• [TASK DETAILS]
Convert the rows below, from the line containing "How great a distance lies" through the end of the rows, into a Markdown table with the columns "No." and "Line". Omit blank lines.
=== EXTRACTED ENTRIES ===
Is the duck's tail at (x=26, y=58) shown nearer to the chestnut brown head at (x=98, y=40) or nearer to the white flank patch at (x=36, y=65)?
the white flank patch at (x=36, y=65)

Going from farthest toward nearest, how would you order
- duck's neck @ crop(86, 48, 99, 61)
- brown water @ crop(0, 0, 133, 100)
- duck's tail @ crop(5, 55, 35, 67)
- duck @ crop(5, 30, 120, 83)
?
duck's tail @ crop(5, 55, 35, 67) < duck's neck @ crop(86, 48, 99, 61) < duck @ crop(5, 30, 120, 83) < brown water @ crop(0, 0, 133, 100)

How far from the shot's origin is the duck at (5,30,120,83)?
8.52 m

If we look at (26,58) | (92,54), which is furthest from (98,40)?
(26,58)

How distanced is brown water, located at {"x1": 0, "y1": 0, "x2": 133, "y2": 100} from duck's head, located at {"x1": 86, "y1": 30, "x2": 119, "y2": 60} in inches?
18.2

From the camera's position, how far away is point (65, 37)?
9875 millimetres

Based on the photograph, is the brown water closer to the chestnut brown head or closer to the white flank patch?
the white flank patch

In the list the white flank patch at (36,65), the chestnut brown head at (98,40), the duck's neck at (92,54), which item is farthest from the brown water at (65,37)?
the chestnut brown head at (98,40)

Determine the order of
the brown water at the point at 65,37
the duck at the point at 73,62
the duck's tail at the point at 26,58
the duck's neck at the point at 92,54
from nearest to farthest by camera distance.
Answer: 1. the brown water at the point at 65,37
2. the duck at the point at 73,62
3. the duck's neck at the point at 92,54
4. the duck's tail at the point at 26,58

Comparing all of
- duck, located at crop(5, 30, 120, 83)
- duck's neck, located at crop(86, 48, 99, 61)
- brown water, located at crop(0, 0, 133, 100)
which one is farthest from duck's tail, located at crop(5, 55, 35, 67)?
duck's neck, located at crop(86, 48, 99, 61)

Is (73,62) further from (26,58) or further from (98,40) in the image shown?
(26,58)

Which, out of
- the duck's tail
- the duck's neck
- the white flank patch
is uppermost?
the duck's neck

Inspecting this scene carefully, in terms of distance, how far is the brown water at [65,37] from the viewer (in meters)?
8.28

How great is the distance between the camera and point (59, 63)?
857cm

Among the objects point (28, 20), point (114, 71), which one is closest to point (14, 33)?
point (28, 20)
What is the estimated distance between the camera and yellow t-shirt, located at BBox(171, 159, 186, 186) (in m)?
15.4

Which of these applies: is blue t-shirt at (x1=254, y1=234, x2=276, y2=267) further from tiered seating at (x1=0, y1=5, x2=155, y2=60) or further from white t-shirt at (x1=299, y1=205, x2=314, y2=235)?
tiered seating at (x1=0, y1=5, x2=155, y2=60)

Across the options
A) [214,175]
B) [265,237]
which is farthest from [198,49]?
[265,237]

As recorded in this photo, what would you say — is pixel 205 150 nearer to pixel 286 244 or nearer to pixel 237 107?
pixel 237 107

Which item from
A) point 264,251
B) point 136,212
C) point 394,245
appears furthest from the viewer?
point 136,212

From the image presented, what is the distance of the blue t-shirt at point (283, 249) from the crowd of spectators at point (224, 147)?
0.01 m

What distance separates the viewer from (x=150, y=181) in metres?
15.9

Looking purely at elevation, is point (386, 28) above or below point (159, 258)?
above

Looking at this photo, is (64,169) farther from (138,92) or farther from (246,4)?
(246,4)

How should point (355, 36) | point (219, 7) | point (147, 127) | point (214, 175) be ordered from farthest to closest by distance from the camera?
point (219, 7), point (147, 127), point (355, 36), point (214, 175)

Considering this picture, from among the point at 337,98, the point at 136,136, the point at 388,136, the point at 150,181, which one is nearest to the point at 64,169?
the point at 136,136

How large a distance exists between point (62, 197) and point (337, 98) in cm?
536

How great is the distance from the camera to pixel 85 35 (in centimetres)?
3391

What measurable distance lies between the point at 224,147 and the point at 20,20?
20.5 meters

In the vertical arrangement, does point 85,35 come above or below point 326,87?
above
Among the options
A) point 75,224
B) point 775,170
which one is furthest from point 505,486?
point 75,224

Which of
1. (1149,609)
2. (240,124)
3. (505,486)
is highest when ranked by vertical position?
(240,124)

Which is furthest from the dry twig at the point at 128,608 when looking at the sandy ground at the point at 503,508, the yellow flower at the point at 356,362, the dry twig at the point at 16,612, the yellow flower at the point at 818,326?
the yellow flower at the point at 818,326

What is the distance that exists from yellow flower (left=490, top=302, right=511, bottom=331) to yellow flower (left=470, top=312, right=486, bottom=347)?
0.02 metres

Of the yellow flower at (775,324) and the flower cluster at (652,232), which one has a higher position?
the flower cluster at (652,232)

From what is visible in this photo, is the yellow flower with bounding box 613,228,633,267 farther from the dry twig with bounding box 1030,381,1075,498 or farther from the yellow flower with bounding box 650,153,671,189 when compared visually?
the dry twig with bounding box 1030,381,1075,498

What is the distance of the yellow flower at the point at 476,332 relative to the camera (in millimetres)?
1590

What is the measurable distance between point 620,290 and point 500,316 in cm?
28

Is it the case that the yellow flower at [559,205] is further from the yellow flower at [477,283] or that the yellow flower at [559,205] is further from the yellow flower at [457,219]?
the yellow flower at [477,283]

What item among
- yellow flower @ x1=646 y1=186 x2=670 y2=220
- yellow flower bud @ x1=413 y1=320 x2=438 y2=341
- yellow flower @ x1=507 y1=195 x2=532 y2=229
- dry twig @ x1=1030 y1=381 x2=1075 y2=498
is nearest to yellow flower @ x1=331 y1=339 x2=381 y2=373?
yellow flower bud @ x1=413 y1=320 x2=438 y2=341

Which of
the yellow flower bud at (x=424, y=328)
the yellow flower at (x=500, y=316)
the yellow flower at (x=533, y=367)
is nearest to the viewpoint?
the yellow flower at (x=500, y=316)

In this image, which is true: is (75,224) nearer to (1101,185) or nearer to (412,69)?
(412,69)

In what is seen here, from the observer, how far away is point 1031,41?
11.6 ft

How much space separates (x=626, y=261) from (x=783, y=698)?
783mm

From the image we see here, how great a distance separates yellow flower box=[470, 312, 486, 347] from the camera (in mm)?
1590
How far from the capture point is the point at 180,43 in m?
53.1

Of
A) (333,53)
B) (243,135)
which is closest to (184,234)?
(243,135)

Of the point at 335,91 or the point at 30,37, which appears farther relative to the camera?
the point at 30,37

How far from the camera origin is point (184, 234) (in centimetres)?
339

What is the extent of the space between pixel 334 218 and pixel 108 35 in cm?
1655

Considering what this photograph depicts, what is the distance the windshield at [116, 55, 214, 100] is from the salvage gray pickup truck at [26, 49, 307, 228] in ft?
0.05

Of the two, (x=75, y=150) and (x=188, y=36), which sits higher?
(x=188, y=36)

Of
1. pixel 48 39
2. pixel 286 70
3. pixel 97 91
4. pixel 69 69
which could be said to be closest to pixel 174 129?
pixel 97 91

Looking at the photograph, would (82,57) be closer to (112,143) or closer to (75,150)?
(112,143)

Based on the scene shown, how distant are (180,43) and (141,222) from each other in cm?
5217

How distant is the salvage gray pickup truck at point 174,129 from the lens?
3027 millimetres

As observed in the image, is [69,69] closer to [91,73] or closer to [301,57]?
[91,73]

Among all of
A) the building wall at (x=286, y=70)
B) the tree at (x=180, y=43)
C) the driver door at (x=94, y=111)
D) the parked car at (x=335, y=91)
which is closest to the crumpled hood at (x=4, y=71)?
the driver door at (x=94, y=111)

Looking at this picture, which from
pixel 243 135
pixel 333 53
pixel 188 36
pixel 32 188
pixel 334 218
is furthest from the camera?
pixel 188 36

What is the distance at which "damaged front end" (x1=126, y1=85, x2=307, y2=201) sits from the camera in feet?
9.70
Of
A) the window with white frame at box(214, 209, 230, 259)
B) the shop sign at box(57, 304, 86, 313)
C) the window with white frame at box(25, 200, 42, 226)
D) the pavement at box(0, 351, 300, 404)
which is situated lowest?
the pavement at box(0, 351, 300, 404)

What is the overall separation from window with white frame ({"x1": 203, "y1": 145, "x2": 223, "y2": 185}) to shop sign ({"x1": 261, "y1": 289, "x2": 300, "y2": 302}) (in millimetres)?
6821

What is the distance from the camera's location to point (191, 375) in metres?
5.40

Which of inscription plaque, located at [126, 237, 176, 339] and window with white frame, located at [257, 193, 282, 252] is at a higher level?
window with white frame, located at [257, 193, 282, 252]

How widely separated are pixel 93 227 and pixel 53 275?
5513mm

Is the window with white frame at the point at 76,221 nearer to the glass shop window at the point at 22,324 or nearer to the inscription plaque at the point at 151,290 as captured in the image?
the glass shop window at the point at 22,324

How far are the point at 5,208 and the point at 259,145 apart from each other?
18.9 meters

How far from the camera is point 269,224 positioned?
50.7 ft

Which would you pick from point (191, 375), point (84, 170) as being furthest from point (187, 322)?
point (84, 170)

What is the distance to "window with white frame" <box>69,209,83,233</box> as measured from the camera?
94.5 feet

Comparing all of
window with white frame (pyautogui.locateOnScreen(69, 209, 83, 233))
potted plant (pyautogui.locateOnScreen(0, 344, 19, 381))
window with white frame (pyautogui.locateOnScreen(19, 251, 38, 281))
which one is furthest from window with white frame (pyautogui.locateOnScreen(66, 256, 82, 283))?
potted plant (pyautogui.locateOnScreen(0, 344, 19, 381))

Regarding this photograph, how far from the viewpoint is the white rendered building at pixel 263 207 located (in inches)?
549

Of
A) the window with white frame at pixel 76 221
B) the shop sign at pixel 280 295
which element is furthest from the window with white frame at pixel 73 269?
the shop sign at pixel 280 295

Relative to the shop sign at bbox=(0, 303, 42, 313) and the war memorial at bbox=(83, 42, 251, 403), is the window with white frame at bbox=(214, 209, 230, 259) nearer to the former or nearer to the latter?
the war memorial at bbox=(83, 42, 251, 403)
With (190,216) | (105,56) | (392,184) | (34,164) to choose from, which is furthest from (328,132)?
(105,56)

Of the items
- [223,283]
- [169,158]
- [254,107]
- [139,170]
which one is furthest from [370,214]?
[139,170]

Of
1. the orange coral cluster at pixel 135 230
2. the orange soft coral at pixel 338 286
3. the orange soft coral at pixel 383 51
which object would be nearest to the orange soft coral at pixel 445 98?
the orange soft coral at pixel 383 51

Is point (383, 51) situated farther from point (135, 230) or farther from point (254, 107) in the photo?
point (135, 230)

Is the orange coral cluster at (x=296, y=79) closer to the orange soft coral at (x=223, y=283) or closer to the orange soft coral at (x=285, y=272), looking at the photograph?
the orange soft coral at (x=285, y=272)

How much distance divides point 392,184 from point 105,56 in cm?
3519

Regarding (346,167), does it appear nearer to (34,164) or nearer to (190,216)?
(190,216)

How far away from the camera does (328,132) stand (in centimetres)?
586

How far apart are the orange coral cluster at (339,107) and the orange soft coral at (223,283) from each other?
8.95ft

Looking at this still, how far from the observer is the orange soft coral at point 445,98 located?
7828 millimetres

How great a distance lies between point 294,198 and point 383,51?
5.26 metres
===
• [RESPONSE TO THE TASK]
| No. | Line |
|---|---|
| 1 | How great a distance lies between point 294,198 and point 383,51? |
| 2 | 5.26 metres |